§ DESCRIPTION OF THE TASK
Return every line below exactly.
Content starts
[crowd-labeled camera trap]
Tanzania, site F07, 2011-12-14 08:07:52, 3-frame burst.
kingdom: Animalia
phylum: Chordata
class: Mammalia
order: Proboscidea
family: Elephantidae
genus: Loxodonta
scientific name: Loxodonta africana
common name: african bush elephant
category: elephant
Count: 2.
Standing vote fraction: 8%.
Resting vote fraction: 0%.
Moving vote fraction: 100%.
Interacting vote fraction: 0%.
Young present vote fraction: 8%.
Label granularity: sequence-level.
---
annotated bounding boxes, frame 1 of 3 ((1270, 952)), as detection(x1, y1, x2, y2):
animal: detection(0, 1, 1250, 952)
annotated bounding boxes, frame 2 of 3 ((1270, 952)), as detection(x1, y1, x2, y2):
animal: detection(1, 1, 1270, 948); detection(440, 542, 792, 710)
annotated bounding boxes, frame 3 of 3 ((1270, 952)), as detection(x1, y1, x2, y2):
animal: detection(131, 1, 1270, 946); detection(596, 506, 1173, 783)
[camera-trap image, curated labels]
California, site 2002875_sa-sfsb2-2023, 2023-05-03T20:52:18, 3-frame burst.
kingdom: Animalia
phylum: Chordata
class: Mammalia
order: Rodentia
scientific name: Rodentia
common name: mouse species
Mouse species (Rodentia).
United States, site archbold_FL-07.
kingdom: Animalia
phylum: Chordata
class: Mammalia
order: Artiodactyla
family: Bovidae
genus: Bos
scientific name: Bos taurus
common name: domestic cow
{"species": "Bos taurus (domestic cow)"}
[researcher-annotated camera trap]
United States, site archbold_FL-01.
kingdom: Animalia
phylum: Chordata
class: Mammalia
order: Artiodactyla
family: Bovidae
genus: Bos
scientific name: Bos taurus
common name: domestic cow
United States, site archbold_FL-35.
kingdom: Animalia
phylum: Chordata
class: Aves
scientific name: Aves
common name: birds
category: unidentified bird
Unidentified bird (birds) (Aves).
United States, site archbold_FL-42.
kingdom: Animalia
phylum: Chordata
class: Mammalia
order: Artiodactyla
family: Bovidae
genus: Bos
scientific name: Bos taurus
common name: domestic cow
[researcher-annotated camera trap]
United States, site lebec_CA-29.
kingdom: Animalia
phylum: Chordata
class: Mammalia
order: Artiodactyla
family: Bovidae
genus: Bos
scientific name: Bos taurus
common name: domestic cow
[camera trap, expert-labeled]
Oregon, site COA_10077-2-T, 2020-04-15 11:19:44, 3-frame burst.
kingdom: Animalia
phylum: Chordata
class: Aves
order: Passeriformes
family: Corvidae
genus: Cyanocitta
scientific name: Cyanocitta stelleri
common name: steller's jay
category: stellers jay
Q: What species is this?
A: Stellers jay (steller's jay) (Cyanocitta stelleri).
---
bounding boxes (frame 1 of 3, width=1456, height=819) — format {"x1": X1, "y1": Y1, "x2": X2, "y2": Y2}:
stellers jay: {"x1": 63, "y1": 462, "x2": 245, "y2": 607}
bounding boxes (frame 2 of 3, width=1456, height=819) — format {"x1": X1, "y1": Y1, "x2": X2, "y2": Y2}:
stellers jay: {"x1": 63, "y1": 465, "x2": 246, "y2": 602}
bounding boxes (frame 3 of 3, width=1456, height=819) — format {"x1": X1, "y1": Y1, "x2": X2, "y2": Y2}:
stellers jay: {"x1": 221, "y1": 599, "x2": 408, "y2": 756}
Content ends
§ WORKED SOLUTION
[crowd-labeled camera trap]
Tanzania, site F07, 2011-12-14 08:07:52, 3-frame burst.
kingdom: Animalia
phylum: Chordata
class: Mammalia
order: Proboscidea
family: Elephantidae
genus: Loxodonta
scientific name: Loxodonta africana
common name: african bush elephant
category: elephant
Count: 2.
Standing vote fraction: 8%.
Resting vote fraction: 0%.
Moving vote fraction: 100%.
Interacting vote fraction: 0%.
Young present vote fraction: 8%.
Label granularity: sequence-level.
---
annotated bounding boxes, frame 1 of 3 ((1270, 952)), as detection(x1, y1, x2, y2):
animal: detection(0, 1, 1250, 952)
annotated bounding boxes, frame 2 of 3 ((1270, 952)), as detection(x1, y1, x2, y2):
animal: detection(1, 1, 1270, 948); detection(440, 542, 792, 710)
annotated bounding boxes, frame 3 of 3 ((1270, 952)), as detection(x1, y1, x2, y2):
animal: detection(131, 1, 1270, 946); detection(596, 506, 1173, 783)
[camera-trap image, curated labels]
California, site 2002875_sa-sfsb2-2023, 2023-05-03T20:52:18, 3-frame burst.
kingdom: Animalia
phylum: Chordata
class: Mammalia
order: Rodentia
scientific name: Rodentia
common name: mouse species
Mouse species (Rodentia).
United States, site archbold_FL-07.
kingdom: Animalia
phylum: Chordata
class: Mammalia
order: Artiodactyla
family: Bovidae
genus: Bos
scientific name: Bos taurus
common name: domestic cow
{"species": "Bos taurus (domestic cow)"}
[researcher-annotated camera trap]
United States, site archbold_FL-01.
kingdom: Animalia
phylum: Chordata
class: Mammalia
order: Artiodactyla
family: Bovidae
genus: Bos
scientific name: Bos taurus
common name: domestic cow
United States, site archbold_FL-35.
kingdom: Animalia
phylum: Chordata
class: Aves
scientific name: Aves
common name: birds
category: unidentified bird
Unidentified bird (birds) (Aves).
United States, site archbold_FL-42.
kingdom: Animalia
phylum: Chordata
class: Mammalia
order: Artiodactyla
family: Bovidae
genus: Bos
scientific name: Bos taurus
common name: domestic cow
[researcher-annotated camera trap]
United States, site lebec_CA-29.
kingdom: Animalia
phylum: Chordata
class: Mammalia
order: Artiodactyla
family: Bovidae
genus: Bos
scientific name: Bos taurus
common name: domestic cow
[camera trap, expert-labeled]
Oregon, site COA_10077-2-T, 2020-04-15 11:19:44, 3-frame burst.
kingdom: Animalia
phylum: Chordata
class: Aves
order: Passeriformes
family: Corvidae
genus: Cyanocitta
scientific name: Cyanocitta stelleri
common name: steller's jay
category: stellers jay
Q: What species is this?
A: Stellers jay (steller's jay) (Cyanocitta stelleri).
---
bounding boxes (frame 1 of 3, width=1456, height=819) — format {"x1": X1, "y1": Y1, "x2": X2, "y2": Y2}:
stellers jay: {"x1": 63, "y1": 462, "x2": 245, "y2": 607}
bounding boxes (frame 2 of 3, width=1456, height=819) — format {"x1": X1, "y1": Y1, "x2": X2, "y2": Y2}:
stellers jay: {"x1": 63, "y1": 465, "x2": 246, "y2": 602}
bounding boxes (frame 3 of 3, width=1456, height=819) — format {"x1": X1, "y1": Y1, "x2": X2, "y2": Y2}:
stellers jay: {"x1": 221, "y1": 599, "x2": 408, "y2": 756}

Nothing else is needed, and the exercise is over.